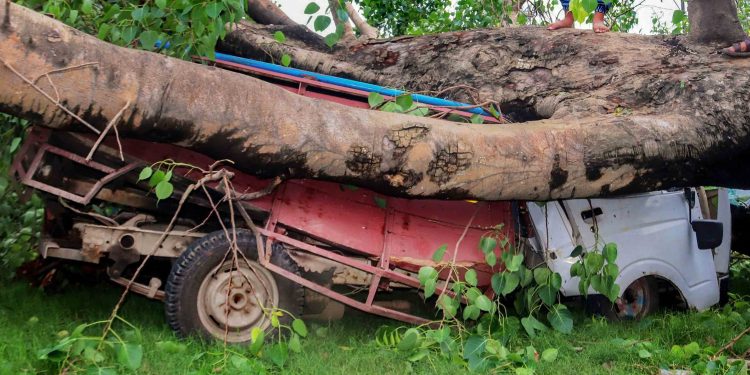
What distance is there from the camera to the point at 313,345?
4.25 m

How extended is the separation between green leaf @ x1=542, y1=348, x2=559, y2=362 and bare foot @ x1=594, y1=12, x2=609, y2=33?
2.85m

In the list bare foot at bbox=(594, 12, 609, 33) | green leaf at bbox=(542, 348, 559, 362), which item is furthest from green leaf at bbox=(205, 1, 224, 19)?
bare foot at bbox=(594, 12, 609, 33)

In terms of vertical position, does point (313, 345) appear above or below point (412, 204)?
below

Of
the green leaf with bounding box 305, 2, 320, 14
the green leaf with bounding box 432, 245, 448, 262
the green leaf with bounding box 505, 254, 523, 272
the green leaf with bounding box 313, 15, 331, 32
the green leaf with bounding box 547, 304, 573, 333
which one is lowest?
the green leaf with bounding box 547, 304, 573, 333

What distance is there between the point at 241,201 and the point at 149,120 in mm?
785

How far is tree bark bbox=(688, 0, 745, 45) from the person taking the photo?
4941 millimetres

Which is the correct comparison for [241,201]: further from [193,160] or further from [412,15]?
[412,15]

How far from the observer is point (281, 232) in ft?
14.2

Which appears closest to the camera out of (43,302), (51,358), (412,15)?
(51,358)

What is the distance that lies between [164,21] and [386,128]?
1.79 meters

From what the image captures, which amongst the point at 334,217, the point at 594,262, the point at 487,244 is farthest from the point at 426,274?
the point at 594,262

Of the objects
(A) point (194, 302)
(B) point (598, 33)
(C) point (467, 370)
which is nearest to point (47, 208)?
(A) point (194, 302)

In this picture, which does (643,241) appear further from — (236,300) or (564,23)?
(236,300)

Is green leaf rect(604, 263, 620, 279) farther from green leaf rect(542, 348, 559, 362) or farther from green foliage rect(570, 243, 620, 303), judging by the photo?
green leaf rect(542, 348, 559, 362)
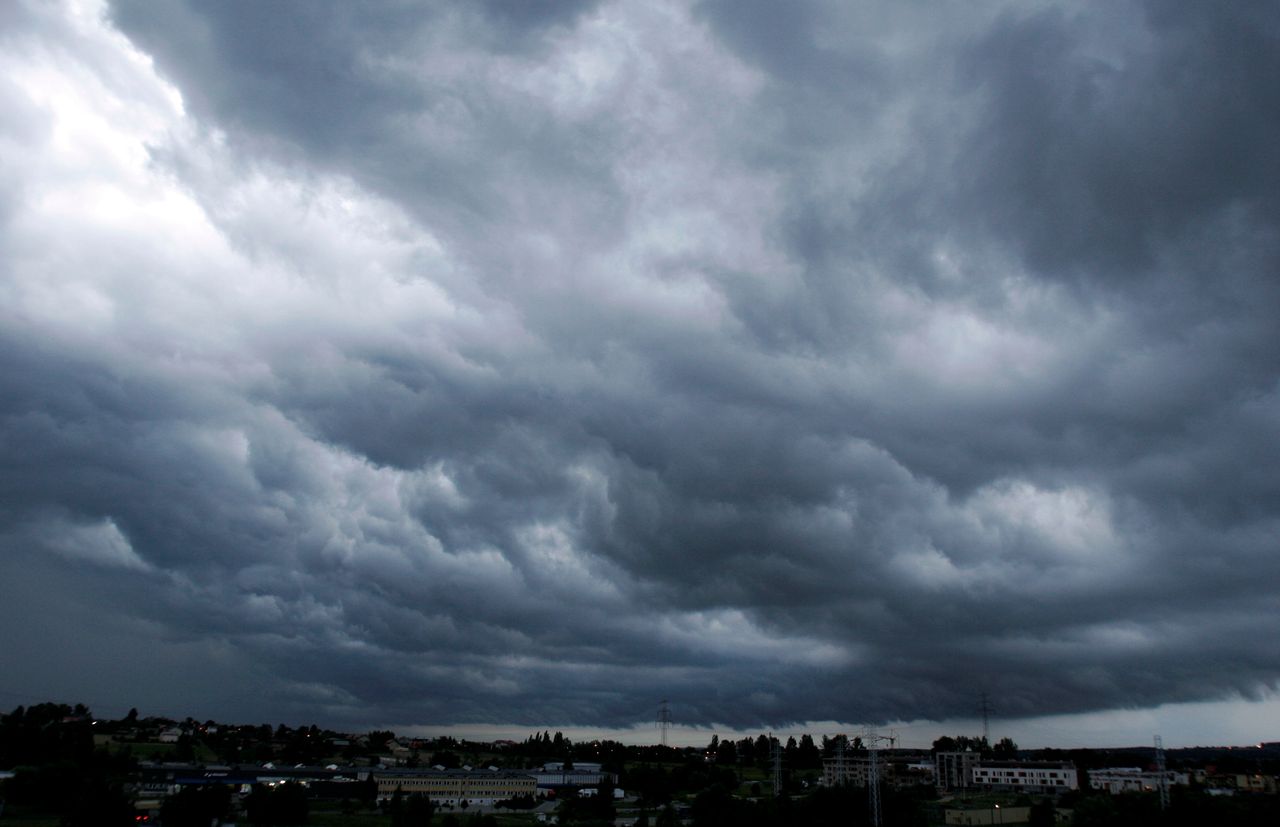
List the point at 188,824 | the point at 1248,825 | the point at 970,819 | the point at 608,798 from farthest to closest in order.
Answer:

-=-=-

Your task
Rewrite every line of the entries above as a numbered list, skipping blank lines and leaving out the pictures.

Correct result
1. What distance is there from the camera to the point at 313,345?
2. 4.25 m
3. How extended is the separation between green leaf @ x1=542, y1=348, x2=559, y2=362 and bare foot @ x1=594, y1=12, x2=609, y2=33?
4. 2.85m
5. In the list bare foot at bbox=(594, 12, 609, 33) | green leaf at bbox=(542, 348, 559, 362), which item is furthest from green leaf at bbox=(205, 1, 224, 19)?
6. bare foot at bbox=(594, 12, 609, 33)
7. In terms of vertical position, does point (313, 345) appear above or below point (412, 204)?
8. below
9. Of
10. the green leaf with bounding box 305, 2, 320, 14
11. the green leaf with bounding box 432, 245, 448, 262
12. the green leaf with bounding box 505, 254, 523, 272
13. the green leaf with bounding box 313, 15, 331, 32
14. the green leaf with bounding box 547, 304, 573, 333
15. which one is lowest?
16. the green leaf with bounding box 547, 304, 573, 333
17. What distance is there between the point at 241,201 and the point at 149,120 in mm?
18. 785
19. How far is tree bark bbox=(688, 0, 745, 45) from the person taking the photo?
20. 4941 millimetres
21. Which is the correct comparison for [241,201]: further from [193,160] or further from [412,15]?
22. [412,15]
23. How far from the observer is point (281, 232) in ft?
24. 14.2
25. Which appears closest to the camera out of (43,302), (51,358), (412,15)?
26. (51,358)
27. What is the distance that lies between [164,21] and [386,128]?
28. 1.79 meters
29. From what the image captures, which amongst the point at 334,217, the point at 594,262, the point at 487,244 is farthest from the point at 426,274?
30. the point at 594,262
31. Of the objects
32. (A) point (194, 302)
33. (B) point (598, 33)
34. (C) point (467, 370)
35. which is nearest to point (47, 208)?
36. (A) point (194, 302)
37. In this picture, which does (643,241) appear further from — (236,300) or (564,23)?
38. (236,300)
39. Is green leaf rect(604, 263, 620, 279) farther from green leaf rect(542, 348, 559, 362) or farther from green foliage rect(570, 243, 620, 303), judging by the photo?
40. green leaf rect(542, 348, 559, 362)
41. List the point at 188,824 | the point at 1248,825 | the point at 970,819 | the point at 608,798 from farthest to closest in order.
42. Answer:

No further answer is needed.